ある程度自活できている者は、「かわいそうだなあ」「ひどいなあ」と呟いても、「じゃあ、仕事代わってよ」「住処を交換しようよ」と言われれば、絶対に否と叫ぶ。
当然である。 せいぜい、いくらかの銭を投げるばかりだ。 その投げ銭で足りれば良いが、現状は、足りていない。また、怠惰な浮浪者が存在してしまっている以上、足りるわけがないのだ。
■ではこういう時、江戸時代はどうしていただろう――と、いつもどおり考えると、江戸時代には、非人制度というものがあった。
士農工商穢多非人――という差別議論はそのうち感情論へ突き当たるので立ち入らずに、制度自体を見ると、たとえば、江戸では、物乞いは非人だけの特権であって、多くの非人はそれで自活していたし、何より非人は、すべて、非人頭の支配下に入る必要があった。
差別! であるが、見方をかえれば、非人頭は、配下の非人を保護する義務を有しており、物乞いによって非人にも自活する権利が与えられていた、ということができる。
当人の意志は、知らない。
屈辱、辛酸、無論あったに違いないが、野垂れ死ぬことを思えば、それが江戸期におけるセイフティ・ネットであったと言えなくもない。

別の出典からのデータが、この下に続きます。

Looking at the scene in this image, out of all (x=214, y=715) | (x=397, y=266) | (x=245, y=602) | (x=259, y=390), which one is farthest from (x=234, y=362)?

また非人の職といえば、街角の清掃、芸能、長吏の下役、刑死者の埋葬、病気になった入牢者や少年囚人の世話……非人でなければ、ほかになり手が無い職であった。 
繰り返すが、これは差別! であるが、非人は誰もやりたがらない仕事をしてくれていた、と褒めることだって出来る。 そういう観点で見れば、果たして差別とは何だ、という議論になる――から、差別論には触れない。
■ともかく、非人制度は、ある程度、現代に適用できるのではないか。
無論、現実に差別的な非人身分制度を設ける必要など無いし、生活保護金の給付など、国は江戸時代より、遙かに強く関与することができるはずだ。

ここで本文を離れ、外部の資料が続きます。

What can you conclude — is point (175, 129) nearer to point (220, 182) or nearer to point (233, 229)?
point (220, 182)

しかし、現実に、なり手が少ないゆえに公共で、しかも特別手当を加算して行っている仕事――ゴミ回収や火葬場、獄卒といった職種は、彼らの中で行ってもらえば良いのではないか。
そんな汚い仕事に、しかも低賃金で従事させる気か!
と叫ばれても、現状、たとえば空き缶回収など、彼らが勝手に抜き取り、業者に売り払っているのに、行政が大きな収集車を割り込ませて、「ぬきとり禁止」などと看板をつけているのだ。
馬鹿馬鹿しいにもほどがある。
彼らがやれるなら彼らに任せれば良い――というより、それらの業種は、低層に留まってしまっている彼らが行い得る稀有な業務なのであるから、彼らに任せるべきではないか。
■現状の社会福祉には、無理がある。
行き倒れの人間を保護しようとすると、家を提供し、金を恵み、仕事まで斡旋する必要がある。
言うまでもなく、可能であれば、そうすれば良い。
昔の、農業主体の世の中であれば、納屋に住まわせて畑の草むしりでも何でもさせることはできたかもしれない。
だがサラリーマン主体の世の中で、また景気が停滞している中で、ワークシェアリングがどこまで可能か。1つのオフィス・チェアに座れるのは1人だけであるし、コンビニの店員は十人も要らない。

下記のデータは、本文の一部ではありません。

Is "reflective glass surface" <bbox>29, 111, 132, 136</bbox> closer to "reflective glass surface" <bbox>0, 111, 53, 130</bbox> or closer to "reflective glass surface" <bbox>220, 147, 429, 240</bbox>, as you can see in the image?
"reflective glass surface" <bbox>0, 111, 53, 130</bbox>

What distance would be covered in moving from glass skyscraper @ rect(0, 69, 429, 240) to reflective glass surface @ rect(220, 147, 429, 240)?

こんな状況で、充分な施策を行おうとすれば、畢竟、あまねく行き渡らせることができず、セイフティ・ネットからこぼれる人を出さざるを得ない。 プライドの高い30代無職が、そのプライドゆえに生活保護申請に来ないからと弁解しながら、放置するしかない。 無限に湧き出すような、怠惰ゆえに職が見つからない浮浪者も、また放置するほかない。
■万民平等精神と、同情精神が、妙に重なって無理が生じている現状。
ここはひとつ、あきらめる、開き直る――ことから始めるほか無いんじゃないかと感じた、夕べの感想文。
この辺、恰好の小説材料になると思うが、まずは、メモメモ。

「全員主役」作後贅言 2009/11/25

■あらま、こんなに書いてなかったのね。
長編勝負を続けているので、書いていない自覚は無かったのだけれど、それでも、こういう短いのは久しぶりでした。
■文学フリマにコピー冊子を並べるため、何かひとつくらい、新しいのを書き下ろしたいと思いつつ、どうも興味が起きず、あきらめていたところ、大阪へ出る用事が出来て、その、行きの鈍行車内で一気に書けた。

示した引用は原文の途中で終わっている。